The recent spate of attacks in South Africa against Africans of other nationalities, most especially Nigerians, have triggered a series of reactions, and even reprisal attacks.

On social media, heated debate on what should or shouldn’t be has pitted people one against each other, with even celebrities throwing themselves in the fray.

Affected countries are reconsidering their diplomatic options. Zambia pulled out of the friendly match scheduled with South Africa and also banned all South African music from it airplay. The Ethiopia Embassy cautioned her citizens in South Africa. Nigeria, on the other hand has recalled her ambassador and threatened to take “defensive measures to ensure the safety and protection of its citizens.”

Is Xenophobia the real threat?

Xenophobia is defined as attitudes, prejudices and behaviour that reject, exclude and often vilify persons, based on the perception that they are outsiders or foreigners to the community, society or national identity.

Xenophobic attacks are not new in South Africa.

In 2008, there was a wave of attacks across the country against refugees and migrants – more than 60 people were reported to have been killed and thousands displaced.
The violence peaked again in 2015 which prompted a number of foreign governments to begin repatriating their citizens.
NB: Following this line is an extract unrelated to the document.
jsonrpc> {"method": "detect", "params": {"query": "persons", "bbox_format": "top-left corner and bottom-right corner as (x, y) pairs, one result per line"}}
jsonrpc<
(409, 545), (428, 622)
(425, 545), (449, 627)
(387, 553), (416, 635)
Poverty is the real threat. It is one thing African nations share in common, yet it is the thing that divides and pits us one against the other. Poverty is what breed the resentment that finds expression in xenophobia.

In spite of the immense wealth of natural resources, African nations typically fall toward the bottom of any list measuring small size economic activity, such as income per capita or GDP per capita.

Nigeria’s unemployment rate stood at 23.1 percent of the workforce in the third quarter, up from 18.1 percent a year earlier. [National Bureau of Statistics (NBS)]
South Africa currently has an unemployment rate of 29%, meaning almost seven million people are out of work. [Sky News]

In South Africa, every xenophobic attack on immigrants or foreigner has been blamed on one single factor: that foreigners had taken jobs that should have been filled by locals.

A Pew Research poll conducted in 2018 showed that 62% of South Africans viewed immigrants as a burden on society by taking jobs and social benefits and that 61% of South Africans thought that immigrants were more responsible for crime than other groups.

So how do we tackle institutionalized xenophobia? How do we approach the mindset that our failure to progress is as a result of strangers seizing all the available opportunities?

These attacks and reprisal attacks are a wake up call to all African governments to stand up to their responsibilities. Possessed by his needs yet suppressed and frustrated at his impoverished state, the average African wallow in resentment – a ticking bomb waiting to explode.

Reacting to the Xenophobia attacks, Tony Elumelu phrases it better, “Our greatest threat in Africa is not our fellow African brothers and sisters. It is Poverty! And as I have often said, Poverty anywhere is a threat to all of us everywhere.

Let’s not lose sight of our shared destiny. It is only together that we can face our common enemy- Poverty. We need to stop attacking each other but rather embrace one another and work together to uplift our continent and be our brother’s and sister’s protectors wherever we may find ourselves.”